*Data section*:

◇ ◇ ◇ ◇ ◇ ◇ ◇

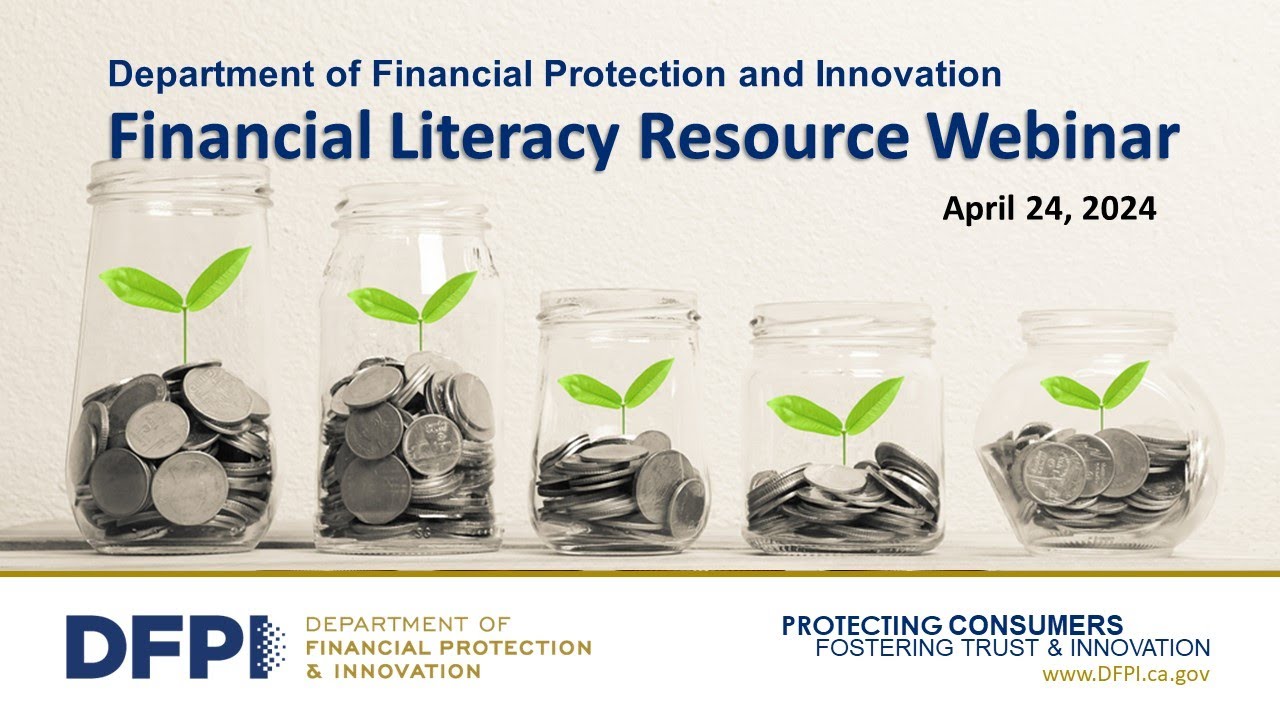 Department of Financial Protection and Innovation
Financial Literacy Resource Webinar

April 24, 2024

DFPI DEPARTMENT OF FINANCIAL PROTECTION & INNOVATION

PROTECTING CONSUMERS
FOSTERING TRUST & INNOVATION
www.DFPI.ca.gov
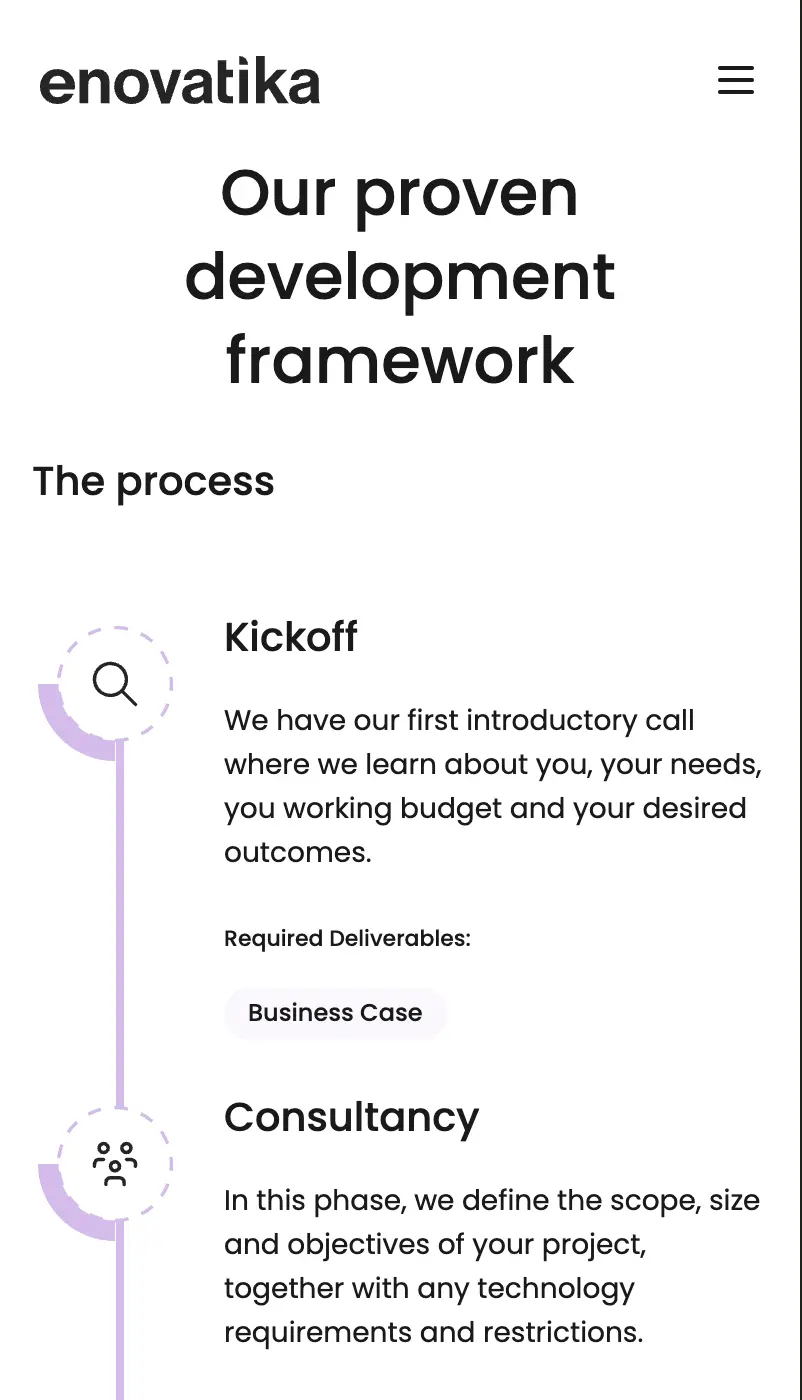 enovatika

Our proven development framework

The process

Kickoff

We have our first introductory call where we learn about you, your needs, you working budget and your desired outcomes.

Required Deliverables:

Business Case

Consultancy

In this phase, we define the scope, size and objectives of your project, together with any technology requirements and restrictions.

◇ ◇ ◇ ◇ ◇ ◇ ◇

The line containing "The process" begins the span, and the last line of the records above ends it. Return that span exactly, and nothing outside it.

The process

Kickoff

We have our first introductory call where we learn about you, your needs, you working budget and your desired outcomes.

Required Deliverables:

Business Case

Consultancy

In this phase, we define the scope, size and objectives of your project, together with any technology requirements and restrictions.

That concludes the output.